What you are asked to do:
Output all of the records exactly as written.

Information supplied:
/---
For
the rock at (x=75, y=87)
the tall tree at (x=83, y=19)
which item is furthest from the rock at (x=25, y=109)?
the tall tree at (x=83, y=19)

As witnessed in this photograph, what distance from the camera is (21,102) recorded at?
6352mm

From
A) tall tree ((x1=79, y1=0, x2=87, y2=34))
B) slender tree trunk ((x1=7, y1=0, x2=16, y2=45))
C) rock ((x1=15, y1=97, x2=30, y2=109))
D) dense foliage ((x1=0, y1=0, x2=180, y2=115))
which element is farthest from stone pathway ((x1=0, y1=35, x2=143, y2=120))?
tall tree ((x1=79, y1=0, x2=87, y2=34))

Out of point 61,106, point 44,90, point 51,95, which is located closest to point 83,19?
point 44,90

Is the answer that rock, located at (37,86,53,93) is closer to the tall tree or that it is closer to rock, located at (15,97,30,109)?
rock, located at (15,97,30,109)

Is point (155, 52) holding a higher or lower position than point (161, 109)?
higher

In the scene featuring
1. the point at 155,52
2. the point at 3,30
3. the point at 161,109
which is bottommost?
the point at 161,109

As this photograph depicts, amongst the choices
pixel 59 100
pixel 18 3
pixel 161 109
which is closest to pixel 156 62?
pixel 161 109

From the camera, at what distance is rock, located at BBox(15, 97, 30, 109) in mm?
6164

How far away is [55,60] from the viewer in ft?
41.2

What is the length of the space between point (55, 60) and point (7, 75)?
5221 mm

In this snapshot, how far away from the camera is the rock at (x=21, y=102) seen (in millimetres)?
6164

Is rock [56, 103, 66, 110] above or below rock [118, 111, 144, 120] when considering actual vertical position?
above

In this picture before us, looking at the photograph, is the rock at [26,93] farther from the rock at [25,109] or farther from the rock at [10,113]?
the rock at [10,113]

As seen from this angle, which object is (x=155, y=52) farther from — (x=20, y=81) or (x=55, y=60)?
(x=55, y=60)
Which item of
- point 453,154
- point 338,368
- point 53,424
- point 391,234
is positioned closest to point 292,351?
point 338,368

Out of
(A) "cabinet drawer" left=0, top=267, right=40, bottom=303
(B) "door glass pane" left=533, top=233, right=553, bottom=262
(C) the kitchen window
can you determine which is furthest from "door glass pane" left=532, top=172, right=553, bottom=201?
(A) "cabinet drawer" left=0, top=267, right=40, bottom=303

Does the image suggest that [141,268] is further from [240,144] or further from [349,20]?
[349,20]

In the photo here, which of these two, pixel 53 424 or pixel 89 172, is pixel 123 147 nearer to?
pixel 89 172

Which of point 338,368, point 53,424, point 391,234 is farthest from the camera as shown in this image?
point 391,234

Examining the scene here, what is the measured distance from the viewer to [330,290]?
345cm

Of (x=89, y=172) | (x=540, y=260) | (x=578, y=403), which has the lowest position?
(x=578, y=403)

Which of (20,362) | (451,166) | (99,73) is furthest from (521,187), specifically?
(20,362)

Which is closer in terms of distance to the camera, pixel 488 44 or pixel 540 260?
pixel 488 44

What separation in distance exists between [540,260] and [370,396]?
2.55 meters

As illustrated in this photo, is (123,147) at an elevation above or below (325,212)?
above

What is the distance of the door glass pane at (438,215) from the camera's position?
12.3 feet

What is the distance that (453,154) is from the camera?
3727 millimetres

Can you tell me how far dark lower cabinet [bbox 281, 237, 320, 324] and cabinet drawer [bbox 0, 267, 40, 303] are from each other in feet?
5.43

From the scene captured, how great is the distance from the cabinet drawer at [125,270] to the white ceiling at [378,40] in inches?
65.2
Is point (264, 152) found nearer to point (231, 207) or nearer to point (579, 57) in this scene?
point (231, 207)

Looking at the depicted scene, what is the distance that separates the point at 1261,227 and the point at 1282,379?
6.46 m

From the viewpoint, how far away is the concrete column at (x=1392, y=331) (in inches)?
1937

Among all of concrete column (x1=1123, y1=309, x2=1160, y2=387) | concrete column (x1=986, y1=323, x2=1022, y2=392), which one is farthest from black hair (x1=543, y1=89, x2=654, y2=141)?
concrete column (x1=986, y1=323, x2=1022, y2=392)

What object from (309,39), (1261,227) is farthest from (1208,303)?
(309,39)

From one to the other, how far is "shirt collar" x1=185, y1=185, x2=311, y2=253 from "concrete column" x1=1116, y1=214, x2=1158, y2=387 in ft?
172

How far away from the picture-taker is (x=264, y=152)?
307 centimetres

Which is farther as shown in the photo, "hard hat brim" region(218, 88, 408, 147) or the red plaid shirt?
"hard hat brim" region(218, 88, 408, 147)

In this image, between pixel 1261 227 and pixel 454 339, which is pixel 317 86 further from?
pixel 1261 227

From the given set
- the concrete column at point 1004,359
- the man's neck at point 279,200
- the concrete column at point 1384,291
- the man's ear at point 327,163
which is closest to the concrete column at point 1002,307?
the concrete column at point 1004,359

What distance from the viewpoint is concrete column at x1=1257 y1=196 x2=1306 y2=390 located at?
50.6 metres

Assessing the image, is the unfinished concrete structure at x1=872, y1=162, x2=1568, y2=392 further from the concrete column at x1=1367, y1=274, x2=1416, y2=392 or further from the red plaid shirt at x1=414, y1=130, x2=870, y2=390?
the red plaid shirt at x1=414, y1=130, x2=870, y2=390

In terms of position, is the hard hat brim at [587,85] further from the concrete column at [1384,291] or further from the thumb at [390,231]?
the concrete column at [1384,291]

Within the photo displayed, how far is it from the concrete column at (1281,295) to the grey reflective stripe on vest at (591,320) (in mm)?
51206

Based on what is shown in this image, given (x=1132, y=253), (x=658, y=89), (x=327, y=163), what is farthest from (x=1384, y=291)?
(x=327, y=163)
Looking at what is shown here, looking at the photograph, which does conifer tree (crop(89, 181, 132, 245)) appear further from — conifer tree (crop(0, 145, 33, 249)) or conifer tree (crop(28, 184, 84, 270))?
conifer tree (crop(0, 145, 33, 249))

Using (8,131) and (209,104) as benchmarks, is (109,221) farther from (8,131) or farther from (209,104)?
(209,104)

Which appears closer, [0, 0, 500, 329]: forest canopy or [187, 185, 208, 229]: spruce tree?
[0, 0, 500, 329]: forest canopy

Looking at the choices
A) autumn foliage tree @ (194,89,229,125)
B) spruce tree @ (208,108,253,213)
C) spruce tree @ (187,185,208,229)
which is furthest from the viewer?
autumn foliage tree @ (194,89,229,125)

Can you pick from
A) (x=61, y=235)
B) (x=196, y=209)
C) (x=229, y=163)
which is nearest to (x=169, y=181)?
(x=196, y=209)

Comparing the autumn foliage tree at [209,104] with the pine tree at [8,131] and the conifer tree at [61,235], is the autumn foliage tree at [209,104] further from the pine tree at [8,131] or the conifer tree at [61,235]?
\---
Exercise result:
For
the rock at (x=75, y=87)
the tall tree at (x=83, y=19)
which item is furthest from the rock at (x=25, y=109)?
the tall tree at (x=83, y=19)

As witnessed in this photograph, what distance from the camera is (21,102) recorded at?
6352mm

From
A) tall tree ((x1=79, y1=0, x2=87, y2=34))
B) slender tree trunk ((x1=7, y1=0, x2=16, y2=45))
C) rock ((x1=15, y1=97, x2=30, y2=109))
D) dense foliage ((x1=0, y1=0, x2=180, y2=115))
which element is farthest from stone pathway ((x1=0, y1=35, x2=143, y2=120))?
tall tree ((x1=79, y1=0, x2=87, y2=34))

Out of point 61,106, point 44,90, point 51,95, which is located closest to point 83,19?
point 44,90

Is the answer that rock, located at (37,86,53,93) is closer to the tall tree or that it is closer to rock, located at (15,97,30,109)?
rock, located at (15,97,30,109)

Is point (155, 52) holding a higher or lower position than point (161, 109)?
higher

In the scene featuring
1. the point at 155,52
2. the point at 3,30
3. the point at 161,109
which is bottommost?
the point at 161,109

As this photograph depicts, amongst the choices
pixel 59 100
pixel 18 3
pixel 161 109
which is closest to pixel 156 62?
pixel 161 109

From the camera, at what distance is rock, located at BBox(15, 97, 30, 109) in mm?
6164

How far away is [55,60] from the viewer in ft?
41.2

What is the length of the space between point (55, 60) and point (7, 75)?
5221 mm

In this snapshot, how far away from the camera is the rock at (x=21, y=102) seen (in millimetres)?
6164

Is rock [56, 103, 66, 110] above or below rock [118, 111, 144, 120] when considering actual vertical position?
above

In this picture before us, looking at the photograph, is the rock at [26,93] farther from the rock at [25,109] or farther from the rock at [10,113]?
the rock at [10,113]

As seen from this angle, which object is (x=155, y=52) farther from — (x=20, y=81) or (x=55, y=60)?
(x=55, y=60)
Which item of
- point 453,154
- point 338,368
- point 53,424
- point 391,234
is positioned closest to point 292,351?
point 338,368

Out of
(A) "cabinet drawer" left=0, top=267, right=40, bottom=303
(B) "door glass pane" left=533, top=233, right=553, bottom=262
(C) the kitchen window
can you determine which is furthest from "door glass pane" left=532, top=172, right=553, bottom=201?
(A) "cabinet drawer" left=0, top=267, right=40, bottom=303

Does the image suggest that [141,268] is further from [240,144] or further from [349,20]?
[349,20]

In the photo here, which of these two, pixel 53 424 or pixel 89 172, is pixel 123 147 nearer to?
pixel 89 172

Which of point 338,368, point 53,424, point 391,234 is farthest from the camera as shown in this image?
point 391,234

Examining the scene here, what is the measured distance from the viewer to [330,290]?
345cm

Of (x=89, y=172) | (x=540, y=260) | (x=578, y=403), which has the lowest position?
(x=578, y=403)

Which of (20,362) | (451,166) | (99,73) is furthest from (521,187), specifically?
(20,362)

Which is closer in terms of distance to the camera, pixel 488 44 or pixel 540 260?
pixel 488 44

What separation in distance exists between [540,260] and [370,396]?
2.55 meters

As illustrated in this photo, is (123,147) at an elevation above or below (325,212)?
above

What is the distance of the door glass pane at (438,215) from the camera's position?
12.3 feet

What is the distance that (453,154) is from the camera?
3727 millimetres

Can you tell me how far dark lower cabinet [bbox 281, 237, 320, 324] and cabinet drawer [bbox 0, 267, 40, 303] are from each other in feet?
5.43

From the scene captured, how great is the distance from the cabinet drawer at [125,270] to the white ceiling at [378,40] in inches?
65.2
Is point (264, 152) found nearer to point (231, 207) or nearer to point (579, 57) in this scene?
point (231, 207)

Looking at the depicted scene, what is the distance that separates the point at 1261,227 and the point at 1282,379?
6.46 m

From the viewpoint, how far away is the concrete column at (x=1392, y=331) (in inches)?
1937

Among all of concrete column (x1=1123, y1=309, x2=1160, y2=387) | concrete column (x1=986, y1=323, x2=1022, y2=392), which one is farthest from black hair (x1=543, y1=89, x2=654, y2=141)?
concrete column (x1=986, y1=323, x2=1022, y2=392)

What object from (309,39), (1261,227) is farthest from (1208,303)?
(309,39)

From one to the other, how far is "shirt collar" x1=185, y1=185, x2=311, y2=253 from "concrete column" x1=1116, y1=214, x2=1158, y2=387 in ft?
172

How far away from the picture-taker is (x=264, y=152)?
307 centimetres

Which is farther as shown in the photo, "hard hat brim" region(218, 88, 408, 147) or the red plaid shirt?
"hard hat brim" region(218, 88, 408, 147)

In this image, between pixel 1261 227 and pixel 454 339, which is pixel 317 86 further from?
pixel 1261 227

From the given set
- the concrete column at point 1004,359
- the man's neck at point 279,200
- the concrete column at point 1384,291
- the man's ear at point 327,163
which is closest to the concrete column at point 1002,307?
the concrete column at point 1004,359

What distance from the viewpoint is concrete column at x1=1257 y1=196 x2=1306 y2=390 located at?
50.6 metres

Assessing the image, is the unfinished concrete structure at x1=872, y1=162, x2=1568, y2=392 further from the concrete column at x1=1367, y1=274, x2=1416, y2=392 or further from the red plaid shirt at x1=414, y1=130, x2=870, y2=390?
the red plaid shirt at x1=414, y1=130, x2=870, y2=390

In terms of position, is the hard hat brim at [587,85] further from the concrete column at [1384,291] or further from the thumb at [390,231]?
the concrete column at [1384,291]

Within the photo displayed, how far is it from the concrete column at (1281,295) to the grey reflective stripe on vest at (591,320) (in mm)?
51206

Based on what is shown in this image, given (x=1132, y=253), (x=658, y=89), (x=327, y=163), what is farthest from (x=1384, y=291)?
(x=327, y=163)
Looking at what is shown here, looking at the photograph, which does conifer tree (crop(89, 181, 132, 245)) appear further from — conifer tree (crop(0, 145, 33, 249)) or conifer tree (crop(28, 184, 84, 270))?
conifer tree (crop(0, 145, 33, 249))

Using (8,131) and (209,104) as benchmarks, is (109,221) farther from (8,131) or farther from (209,104)?
(209,104)

Which appears closer, [0, 0, 500, 329]: forest canopy or [187, 185, 208, 229]: spruce tree?
[0, 0, 500, 329]: forest canopy

Looking at the choices
A) autumn foliage tree @ (194,89,229,125)
B) spruce tree @ (208,108,253,213)
C) spruce tree @ (187,185,208,229)
which is furthest from the viewer?
autumn foliage tree @ (194,89,229,125)

Can you pick from
A) (x=61, y=235)
B) (x=196, y=209)
C) (x=229, y=163)
which is nearest to (x=169, y=181)?
(x=196, y=209)

Comparing the autumn foliage tree at [209,104] with the pine tree at [8,131] and the conifer tree at [61,235], is the autumn foliage tree at [209,104] further from the pine tree at [8,131] or the conifer tree at [61,235]?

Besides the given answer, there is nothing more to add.